Fluorescence Zn2+ Staining (TSQ Method)
Vesicular free zinc was imaged using the N-(6-methoxy-8-quinolyl)-para-toluenesulfonamide (TSQ) method38. Mice were euthanized at designated time points after Px (10 mg/kg) treatment and the fresh frozen brains were coronally sectioned. Five evenly-spaced sections were collected through the hippocampal region of each brain and immersed in 4.5 mmol/L of TSQ solution (Molecular Probes, Eugene, OR) for 60 seconds, then rinsed for 60 seconds in 0.9% saline. TSQ-zinc binding was imaged and photographed with a fluorescence microscope (Olympus upright microscope) with 360 nm UV light and a 500 nm long-pass filter using an INFINITY 3-1 camera (Lumenera Inc., ON, Canada) with INFINITY analysis software (Lumenera Inc., ON, Canada).
Cell counting and fluorescence intensity quantification
For quantification of BrdU, Ki67 and DCX immunoreactivity, sections were collected at intervals of 180 μm from 1.2 mm to 2.1 mm posterior to bregma according to the coordinates of Slotnick and Leonard39 and five coronal sections were counted from each animal using the microscope with a 10x objective.
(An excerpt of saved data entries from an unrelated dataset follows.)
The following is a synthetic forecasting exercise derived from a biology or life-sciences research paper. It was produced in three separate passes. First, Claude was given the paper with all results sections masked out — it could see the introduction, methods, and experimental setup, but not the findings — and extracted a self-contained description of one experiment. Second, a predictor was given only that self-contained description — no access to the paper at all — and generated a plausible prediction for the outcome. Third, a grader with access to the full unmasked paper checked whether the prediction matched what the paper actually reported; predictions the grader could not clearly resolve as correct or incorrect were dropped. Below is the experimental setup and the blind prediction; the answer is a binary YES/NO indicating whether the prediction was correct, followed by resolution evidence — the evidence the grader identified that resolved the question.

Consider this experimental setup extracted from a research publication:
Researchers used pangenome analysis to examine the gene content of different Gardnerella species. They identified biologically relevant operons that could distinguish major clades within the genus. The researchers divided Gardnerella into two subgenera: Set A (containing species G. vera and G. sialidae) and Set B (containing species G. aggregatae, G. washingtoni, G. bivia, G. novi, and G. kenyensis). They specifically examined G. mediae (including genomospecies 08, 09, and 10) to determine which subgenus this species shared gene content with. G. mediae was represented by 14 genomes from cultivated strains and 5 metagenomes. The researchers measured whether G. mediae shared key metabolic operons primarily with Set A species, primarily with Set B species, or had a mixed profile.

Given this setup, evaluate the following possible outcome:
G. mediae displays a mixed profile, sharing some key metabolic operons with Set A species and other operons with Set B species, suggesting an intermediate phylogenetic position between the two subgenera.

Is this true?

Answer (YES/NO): YES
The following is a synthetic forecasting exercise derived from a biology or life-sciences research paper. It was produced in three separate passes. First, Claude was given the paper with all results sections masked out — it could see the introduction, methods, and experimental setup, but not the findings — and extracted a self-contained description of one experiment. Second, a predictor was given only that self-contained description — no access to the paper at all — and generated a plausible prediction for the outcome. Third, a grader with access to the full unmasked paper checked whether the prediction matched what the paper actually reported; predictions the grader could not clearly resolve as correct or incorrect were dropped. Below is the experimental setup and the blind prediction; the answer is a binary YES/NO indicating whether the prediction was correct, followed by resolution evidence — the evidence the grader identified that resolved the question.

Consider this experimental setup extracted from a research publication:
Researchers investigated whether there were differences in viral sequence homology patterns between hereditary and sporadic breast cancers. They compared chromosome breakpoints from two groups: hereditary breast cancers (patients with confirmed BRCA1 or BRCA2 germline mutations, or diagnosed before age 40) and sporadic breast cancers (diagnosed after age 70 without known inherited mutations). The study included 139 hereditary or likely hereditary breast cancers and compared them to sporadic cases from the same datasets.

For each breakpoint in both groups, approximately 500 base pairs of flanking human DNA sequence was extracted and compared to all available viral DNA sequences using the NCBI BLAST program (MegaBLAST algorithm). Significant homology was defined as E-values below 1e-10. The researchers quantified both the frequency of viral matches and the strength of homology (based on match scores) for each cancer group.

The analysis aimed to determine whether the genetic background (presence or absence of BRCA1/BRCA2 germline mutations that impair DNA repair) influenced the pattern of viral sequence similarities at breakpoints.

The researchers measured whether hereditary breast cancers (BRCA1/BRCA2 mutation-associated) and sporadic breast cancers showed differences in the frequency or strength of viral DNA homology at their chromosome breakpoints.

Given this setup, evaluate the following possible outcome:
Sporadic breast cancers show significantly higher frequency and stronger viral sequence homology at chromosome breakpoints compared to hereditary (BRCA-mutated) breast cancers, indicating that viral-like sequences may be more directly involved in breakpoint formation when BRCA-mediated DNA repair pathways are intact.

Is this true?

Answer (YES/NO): NO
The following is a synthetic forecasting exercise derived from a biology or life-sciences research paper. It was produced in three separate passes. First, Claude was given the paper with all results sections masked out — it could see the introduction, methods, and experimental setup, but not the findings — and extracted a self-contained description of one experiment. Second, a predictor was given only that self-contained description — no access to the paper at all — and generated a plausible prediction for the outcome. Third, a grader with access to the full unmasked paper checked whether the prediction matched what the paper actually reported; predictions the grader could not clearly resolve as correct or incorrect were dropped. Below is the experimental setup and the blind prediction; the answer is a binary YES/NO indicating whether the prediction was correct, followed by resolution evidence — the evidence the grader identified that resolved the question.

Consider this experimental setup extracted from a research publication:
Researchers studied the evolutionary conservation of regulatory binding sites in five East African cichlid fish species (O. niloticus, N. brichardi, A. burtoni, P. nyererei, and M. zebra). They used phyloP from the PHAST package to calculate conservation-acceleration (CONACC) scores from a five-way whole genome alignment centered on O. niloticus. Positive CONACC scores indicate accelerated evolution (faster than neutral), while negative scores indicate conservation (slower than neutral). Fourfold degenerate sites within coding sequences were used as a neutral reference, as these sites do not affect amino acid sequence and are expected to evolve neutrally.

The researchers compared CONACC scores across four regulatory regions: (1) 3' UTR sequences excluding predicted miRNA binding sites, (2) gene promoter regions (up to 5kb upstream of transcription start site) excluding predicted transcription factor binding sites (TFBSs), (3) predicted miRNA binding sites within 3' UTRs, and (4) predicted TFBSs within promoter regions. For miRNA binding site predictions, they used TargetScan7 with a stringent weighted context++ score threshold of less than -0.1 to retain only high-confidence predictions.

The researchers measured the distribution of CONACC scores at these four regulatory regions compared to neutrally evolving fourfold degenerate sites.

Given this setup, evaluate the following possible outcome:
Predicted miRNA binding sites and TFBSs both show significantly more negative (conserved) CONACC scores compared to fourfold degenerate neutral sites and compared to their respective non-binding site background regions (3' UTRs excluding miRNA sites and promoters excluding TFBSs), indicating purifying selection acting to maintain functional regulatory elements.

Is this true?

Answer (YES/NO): NO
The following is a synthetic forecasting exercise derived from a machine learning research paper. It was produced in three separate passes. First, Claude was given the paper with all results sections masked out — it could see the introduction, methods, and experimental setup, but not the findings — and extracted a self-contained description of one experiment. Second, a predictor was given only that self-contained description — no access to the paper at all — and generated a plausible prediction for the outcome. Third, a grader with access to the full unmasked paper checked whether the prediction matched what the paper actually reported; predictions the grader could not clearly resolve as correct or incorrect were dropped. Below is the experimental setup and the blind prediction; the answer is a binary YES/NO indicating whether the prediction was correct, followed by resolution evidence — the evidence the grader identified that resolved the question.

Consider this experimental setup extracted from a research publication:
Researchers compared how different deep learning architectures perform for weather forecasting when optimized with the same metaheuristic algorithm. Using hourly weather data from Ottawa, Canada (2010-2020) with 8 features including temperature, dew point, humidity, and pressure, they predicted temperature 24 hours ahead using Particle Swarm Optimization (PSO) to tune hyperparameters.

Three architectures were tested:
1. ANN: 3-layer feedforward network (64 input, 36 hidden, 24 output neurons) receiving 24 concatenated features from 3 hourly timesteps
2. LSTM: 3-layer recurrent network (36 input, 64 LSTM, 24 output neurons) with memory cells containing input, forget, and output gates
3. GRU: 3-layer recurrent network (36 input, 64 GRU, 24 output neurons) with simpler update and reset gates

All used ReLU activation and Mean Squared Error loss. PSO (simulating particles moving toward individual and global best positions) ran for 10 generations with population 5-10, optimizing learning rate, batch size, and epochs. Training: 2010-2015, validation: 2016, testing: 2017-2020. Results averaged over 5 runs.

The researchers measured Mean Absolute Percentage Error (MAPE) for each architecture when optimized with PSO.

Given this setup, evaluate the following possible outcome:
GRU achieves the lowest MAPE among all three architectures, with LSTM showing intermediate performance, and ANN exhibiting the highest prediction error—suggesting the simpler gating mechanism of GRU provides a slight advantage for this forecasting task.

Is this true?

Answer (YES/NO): NO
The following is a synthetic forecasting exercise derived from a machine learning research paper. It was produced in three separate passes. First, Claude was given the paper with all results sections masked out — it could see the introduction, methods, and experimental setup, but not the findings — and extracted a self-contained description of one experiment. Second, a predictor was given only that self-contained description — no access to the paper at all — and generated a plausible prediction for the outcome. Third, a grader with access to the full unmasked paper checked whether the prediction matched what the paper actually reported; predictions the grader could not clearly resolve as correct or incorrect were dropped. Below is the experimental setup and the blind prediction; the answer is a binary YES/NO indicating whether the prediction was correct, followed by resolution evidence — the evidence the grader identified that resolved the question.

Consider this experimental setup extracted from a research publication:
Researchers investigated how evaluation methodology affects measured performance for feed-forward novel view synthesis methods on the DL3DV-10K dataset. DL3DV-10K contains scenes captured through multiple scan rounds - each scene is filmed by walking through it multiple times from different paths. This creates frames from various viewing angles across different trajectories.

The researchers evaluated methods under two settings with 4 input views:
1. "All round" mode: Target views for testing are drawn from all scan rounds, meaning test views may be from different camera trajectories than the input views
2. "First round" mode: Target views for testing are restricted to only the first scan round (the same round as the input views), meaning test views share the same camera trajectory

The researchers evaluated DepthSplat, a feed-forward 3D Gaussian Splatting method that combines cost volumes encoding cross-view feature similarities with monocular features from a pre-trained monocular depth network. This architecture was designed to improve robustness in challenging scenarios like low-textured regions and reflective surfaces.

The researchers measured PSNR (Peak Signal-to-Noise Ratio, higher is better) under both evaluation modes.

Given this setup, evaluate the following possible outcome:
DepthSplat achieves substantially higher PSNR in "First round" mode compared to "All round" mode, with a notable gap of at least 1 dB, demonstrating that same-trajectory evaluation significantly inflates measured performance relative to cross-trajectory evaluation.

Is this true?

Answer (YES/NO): YES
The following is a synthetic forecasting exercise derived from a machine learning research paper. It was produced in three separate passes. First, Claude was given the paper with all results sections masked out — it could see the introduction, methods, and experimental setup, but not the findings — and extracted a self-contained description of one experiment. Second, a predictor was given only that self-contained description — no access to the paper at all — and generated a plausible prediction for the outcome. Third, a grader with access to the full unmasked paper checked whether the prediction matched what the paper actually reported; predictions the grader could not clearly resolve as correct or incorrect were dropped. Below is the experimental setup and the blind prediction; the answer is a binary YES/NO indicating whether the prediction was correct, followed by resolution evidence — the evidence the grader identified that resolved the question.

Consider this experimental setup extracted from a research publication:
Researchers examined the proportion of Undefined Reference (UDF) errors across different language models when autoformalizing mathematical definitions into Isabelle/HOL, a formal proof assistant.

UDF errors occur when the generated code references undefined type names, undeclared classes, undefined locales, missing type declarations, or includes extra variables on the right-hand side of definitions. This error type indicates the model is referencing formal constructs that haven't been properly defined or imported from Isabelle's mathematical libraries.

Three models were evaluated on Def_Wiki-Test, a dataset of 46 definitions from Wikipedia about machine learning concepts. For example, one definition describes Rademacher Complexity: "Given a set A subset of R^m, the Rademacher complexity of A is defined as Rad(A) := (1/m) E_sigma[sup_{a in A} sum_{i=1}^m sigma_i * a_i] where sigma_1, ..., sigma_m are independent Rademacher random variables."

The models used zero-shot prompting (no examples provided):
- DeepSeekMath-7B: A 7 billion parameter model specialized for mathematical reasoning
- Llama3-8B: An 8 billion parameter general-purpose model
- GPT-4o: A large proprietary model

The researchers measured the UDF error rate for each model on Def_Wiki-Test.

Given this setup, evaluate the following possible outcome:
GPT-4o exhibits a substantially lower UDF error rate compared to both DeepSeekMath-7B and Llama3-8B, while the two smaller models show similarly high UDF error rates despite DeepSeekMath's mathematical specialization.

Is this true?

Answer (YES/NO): NO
These sections were then coded and the number of BrdU, Ki67 and DCX-immunopositive cells in the subgranular zone (SGZ) and granule cell layer (GCL) from both hemispheres were counted. Measurements from the five sections were averaged for each n value. For ZnT3 immunofluorescence and TSQ fluorescence staining was taken as the mean fluorescence intensity within the mossy fiber area and was measured using Image J and expressed as arbitrary intensity units after subtraction of background fluorescence in the lateral ventricle. The measurements from these five sections were averaged and all images were counted or scored by an investigator who was blinded to the identity of the brain sections.
Morris water maze test
To test whether ZnCl2 treatment protected against Px-induced cognitive impairment, mice were studied using the Morris water maze for 4 consecutive days starting 3 days after Px treatment. For the water maze test, the equipment consisted of a black circular pool (1.8 m diameter), with a hidden platform (13 cm diameter) submerged 1 cm below the water surface. The training pool was filled to a depth 30 cm with water (22–26 °C) and a non-toxic water-soluble black colored dye was added. The pool was divided into four equal quadrants and an escape platform was placed in the center of one of the pool quadrants. Mice were given a place navigation test for 4 consecutive days and dropped off at four different starting points for each trial40. A trial began by placing the animal in the water facing the wall of the pool at one starting point and the escape latency was recorded at the end. After mice located the platform, they were placed back into a cage and waited for the next trial. For each phase, four trials, 90-s maximum. A camera and tracking system followed route and measured individual swim trajectories (Ethovision; Noldus Information Technology, Wageningen, Netherlands)41.
Statistical Analysis
All data were expressed as mean ± SEM. The statistical significance of differences between experimental groups was assessed by analysis of variance (ANOVA) followed by the Student-Newman-Keuls post hoc test. p < 0.05 were considered significant.
Results
Paclitaxel does not affect the proliferation of progenitor cells in the hippocampus
To determine whether the Px restricts progenitor cell proliferation, we examined BrdU and Ki67 immunohistochemistry. BrdU is a thymidine analogue that can be incorporated in the newly synthesized DNA of replicating cells during the S phase of the cell cycle during which DNA is replicated. Ki67 recognizes a specific nuclear antigen expressed during all proliferative stages of the cell cycle except G0. The number of BrdU (+) and Ki67 (+) cells in the SGZ/GCL was remarkably reduced in the mice treated with vehicle or Px in the chronic intervention paradigm, compared to vehicle- or Px-treated mice in the acute intervention paradigm. However, neither acute nor chronic treatment with Px changed the number of BrdU (+) and Ki67 (+) cells in the SGZ/GCL (Fig. 1). These results indicate that Px does not affect the rate of progenitor cell proliferation in the SGZ of the hippocampal DG.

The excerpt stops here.